WORK REQUEST: Take the entries below and print all of them exactly, please.

PROVIDED DATA:
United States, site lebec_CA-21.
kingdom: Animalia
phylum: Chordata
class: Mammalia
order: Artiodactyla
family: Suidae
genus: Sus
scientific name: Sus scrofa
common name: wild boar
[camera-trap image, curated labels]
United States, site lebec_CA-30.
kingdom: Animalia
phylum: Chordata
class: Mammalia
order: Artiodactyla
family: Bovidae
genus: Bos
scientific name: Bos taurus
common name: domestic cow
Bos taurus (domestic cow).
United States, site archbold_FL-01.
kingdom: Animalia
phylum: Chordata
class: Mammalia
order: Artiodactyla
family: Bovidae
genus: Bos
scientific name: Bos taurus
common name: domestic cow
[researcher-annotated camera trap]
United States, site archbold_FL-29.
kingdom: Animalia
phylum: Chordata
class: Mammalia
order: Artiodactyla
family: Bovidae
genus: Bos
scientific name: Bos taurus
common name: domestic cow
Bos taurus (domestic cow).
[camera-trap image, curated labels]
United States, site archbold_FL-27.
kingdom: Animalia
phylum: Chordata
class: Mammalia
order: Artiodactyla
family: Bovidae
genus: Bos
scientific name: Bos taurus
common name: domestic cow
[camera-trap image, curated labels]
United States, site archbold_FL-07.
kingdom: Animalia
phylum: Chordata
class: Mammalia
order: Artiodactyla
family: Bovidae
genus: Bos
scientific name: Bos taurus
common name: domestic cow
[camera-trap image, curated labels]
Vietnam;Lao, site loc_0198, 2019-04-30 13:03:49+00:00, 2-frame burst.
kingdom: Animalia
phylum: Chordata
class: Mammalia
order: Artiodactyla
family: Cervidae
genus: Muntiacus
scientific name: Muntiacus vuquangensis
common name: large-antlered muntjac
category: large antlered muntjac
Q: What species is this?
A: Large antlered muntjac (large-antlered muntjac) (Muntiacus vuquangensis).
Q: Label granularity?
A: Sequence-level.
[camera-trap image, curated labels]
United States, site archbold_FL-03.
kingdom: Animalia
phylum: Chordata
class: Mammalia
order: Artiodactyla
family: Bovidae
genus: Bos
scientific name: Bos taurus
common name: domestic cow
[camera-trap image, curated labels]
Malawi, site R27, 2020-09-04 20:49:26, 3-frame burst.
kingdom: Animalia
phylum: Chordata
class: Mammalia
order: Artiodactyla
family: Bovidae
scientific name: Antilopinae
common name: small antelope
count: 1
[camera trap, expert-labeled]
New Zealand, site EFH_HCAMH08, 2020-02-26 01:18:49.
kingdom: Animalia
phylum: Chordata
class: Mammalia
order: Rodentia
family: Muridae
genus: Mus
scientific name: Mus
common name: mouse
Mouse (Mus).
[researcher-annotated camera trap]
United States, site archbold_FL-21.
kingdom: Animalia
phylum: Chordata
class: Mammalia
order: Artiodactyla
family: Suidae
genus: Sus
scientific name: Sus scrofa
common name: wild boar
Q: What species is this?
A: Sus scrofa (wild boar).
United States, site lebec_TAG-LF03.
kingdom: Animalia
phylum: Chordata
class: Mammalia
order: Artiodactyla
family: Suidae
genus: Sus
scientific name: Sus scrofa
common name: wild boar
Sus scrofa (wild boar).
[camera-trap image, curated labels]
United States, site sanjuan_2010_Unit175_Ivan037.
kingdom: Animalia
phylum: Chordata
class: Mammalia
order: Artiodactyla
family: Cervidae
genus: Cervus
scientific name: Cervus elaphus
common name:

REPLY:
United States, site lebec_CA-21.
kingdom: Animalia
phylum: Chordata
class: Mammalia
order: Artiodactyla
family: Suidae
genus: Sus
scientific name: Sus scrofa
common name: wild boar
[camera-trap image, curated labels]
United States, site lebec_CA-30.
kingdom: Animalia
phylum: Chordata
class: Mammalia
order: Artiodactyla
family: Bovidae
genus: Bos
scientific name: Bos taurus
common name: domestic cow
Bos taurus (domestic cow).
United States, site archbold_FL-01.
kingdom: Animalia
phylum: Chordata
class: Mammalia
order: Artiodactyla
family: Bovidae
genus: Bos
scientific name: Bos taurus
common name: domestic cow
[researcher-annotated camera trap]
United States, site archbold_FL-29.
kingdom: Animalia
phylum: Chordata
class: Mammalia
order: Artiodactyla
family: Bovidae
genus: Bos
scientific name: Bos taurus
common name: domestic cow
Bos taurus (domestic cow).
[camera-trap image, curated labels]
United States, site archbold_FL-27.
kingdom: Animalia
phylum: Chordata
class: Mammalia
order: Artiodactyla
family: Bovidae
genus: Bos
scientific name: Bos taurus
common name: domestic cow
[camera-trap image, curated labels]
United States, site archbold_FL-07.
kingdom: Animalia
phylum: Chordata
class: Mammalia
order: Artiodactyla
family: Bovidae
genus: Bos
scientific name: Bos taurus
common name: domestic cow
[camera-trap image, curated labels]
Vietnam;Lao, site loc_0198, 2019-04-30 13:03:49+00:00, 2-frame burst.
kingdom: Animalia
phylum: Chordata
class: Mammalia
order: Artiodactyla
family: Cervidae
genus: Muntiacus
scientific name: Muntiacus vuquangensis
common name: large-antlered muntjac
category: large antlered muntjac
Q: What species is this?
A: Large antlered muntjac (large-antlered muntjac) (Muntiacus vuquangensis).
Q: Label granularity?
A: Sequence-level.
[camera-trap image, curated labels]
United States, site archbold_FL-03.
kingdom: Animalia
phylum: Chordata
class: Mammalia
order: Artiodactyla
family: Bovidae
genus: Bos
scientific name: Bos taurus
common name: domestic cow
[camera-trap image, curated labels]
Malawi, site R27, 2020-09-04 20:49:26, 3-frame burst.
kingdom: Animalia
phylum: Chordata
class: Mammalia
order: Artiodactyla
family: Bovidae
scientific name: Antilopinae
common name: small antelope
count: 1
[camera trap, expert-labeled]
New Zealand, site EFH_HCAMH08, 2020-02-26 01:18:49.
kingdom: Animalia
phylum: Chordata
class: Mammalia
order: Rodentia
family: Muridae
genus: Mus
scientific name: Mus
common name: mouse
Mouse (Mus).
[researcher-annotated camera trap]
United States, site archbold_FL-21.
kingdom: Animalia
phylum: Chordata
class: Mammalia
order: Artiodactyla
family: Suidae
genus: Sus
scientific name: Sus scrofa
common name: wild boar
Q: What species is this?
A: Sus scrofa (wild boar).
United States, site lebec_TAG-LF03.
kingdom: Animalia
phylum: Chordata
class: Mammalia
order: Artiodactyla
family: Suidae
genus: Sus
scientific name: Sus scrofa
common name: wild boar
Sus scrofa (wild boar).
[camera-trap image, curated labels]
United States, site sanjuan_2010_Unit175_Ivan037.
kingdom: Animalia
phylum: Chordata
class: Mammalia
order: Artiodactyla
family: Cervidae
genus: Cervus
scientific name: Cervus elaphus
common name:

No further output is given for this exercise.